Got a Rocket in Your Pocket
O'Malley, her constituents angered by the 70-foot-tall Redstone rocket outside the temporary National Atomic Museum, introduced a bill limiting the height of museum exhibits to 26 feet or to the height of the adjacent building. The Old Town rocket would stay in place until the museum moves to its permanent location in 2006.
Heinrich moved O'Malley's bill. Twenty-three people, mostly connected with the museum, opposed the bill, citing freedom of expression and the rocket's educational value. Jeanne Pahls and Bob Anderson supported the bill, arguing the inappropriateness of objects connected with nuclear war. The bill failed 4-1, Heinrich supporting.The Redstone is grossly out of scale for Old Town. On a clear day you can spot that honker from two miles south of I-25's Rio Bravo exit. But the valid purpose of a bill restricting exhibit height was too compromised by its one-issue beginnings. Now, if all those red-hot advocates for free expression would just take on the FCC.
Shielded in My Armor
Twenty-three mortar rounds, three roadside bombs and one ambush--that's what Chris Catechis' little brother has encountered in his first two months in Iraq.
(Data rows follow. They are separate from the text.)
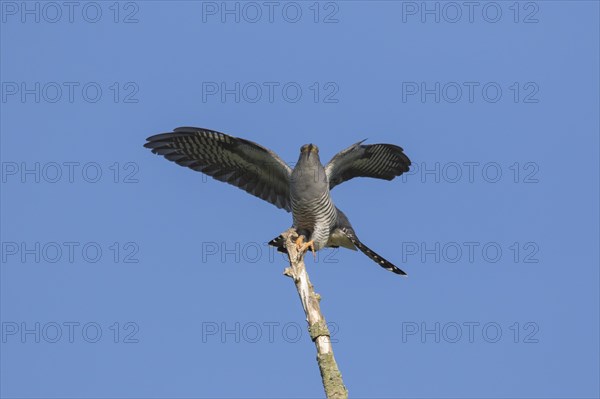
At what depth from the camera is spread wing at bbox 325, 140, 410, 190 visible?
34.5 feet

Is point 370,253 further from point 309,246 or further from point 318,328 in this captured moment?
point 318,328

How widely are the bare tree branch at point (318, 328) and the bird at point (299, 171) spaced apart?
1.65 metres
Catechis said troops need body armor to wear and to reinforce vehicles. Griego's bill sends APD's surplus body armor to local National Guard and Reserve members deployed in Iraq.
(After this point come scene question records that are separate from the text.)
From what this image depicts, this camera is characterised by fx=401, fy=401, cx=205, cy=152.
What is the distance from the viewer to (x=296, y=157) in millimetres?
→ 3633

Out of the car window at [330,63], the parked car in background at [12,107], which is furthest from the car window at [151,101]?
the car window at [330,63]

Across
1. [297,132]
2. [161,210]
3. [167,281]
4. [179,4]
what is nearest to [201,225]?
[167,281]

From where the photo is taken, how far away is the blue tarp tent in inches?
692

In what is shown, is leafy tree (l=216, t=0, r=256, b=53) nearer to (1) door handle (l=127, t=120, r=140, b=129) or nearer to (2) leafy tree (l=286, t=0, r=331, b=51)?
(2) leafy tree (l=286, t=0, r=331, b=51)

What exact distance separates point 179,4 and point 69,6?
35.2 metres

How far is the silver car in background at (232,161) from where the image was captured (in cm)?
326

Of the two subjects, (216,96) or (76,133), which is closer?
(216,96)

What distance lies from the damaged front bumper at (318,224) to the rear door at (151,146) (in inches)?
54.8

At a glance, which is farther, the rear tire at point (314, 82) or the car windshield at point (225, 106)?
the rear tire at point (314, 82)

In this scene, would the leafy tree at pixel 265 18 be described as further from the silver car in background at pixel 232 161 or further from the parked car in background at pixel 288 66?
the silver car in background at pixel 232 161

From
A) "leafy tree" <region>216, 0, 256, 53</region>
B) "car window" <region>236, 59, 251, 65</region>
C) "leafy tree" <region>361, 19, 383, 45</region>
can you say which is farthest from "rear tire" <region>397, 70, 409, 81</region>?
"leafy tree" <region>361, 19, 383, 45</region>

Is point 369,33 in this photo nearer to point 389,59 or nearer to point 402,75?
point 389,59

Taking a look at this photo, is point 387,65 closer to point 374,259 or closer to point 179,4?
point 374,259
APD Chief Gil Gallegos checked with a Kirtland AFB officer, who said they had all the armor they needed. A New Mexico National Guard officer told Gallegos the APD armor didn't meet their specs and they couldn't legally accept it. Griego said, if nothing else, they could give the armor to military families to send privately. The bill passed unanimously.Stories have flown for two years about Iraq supply problems--from lack of armor to missing rations to the court martial of Major Catherine Kaus for scrounging spare parts and abandoned vehicles for her command. Maybe Iraq's privatized supply operations would allow the APD armor shipments if they were labeled "From Halliburquerque."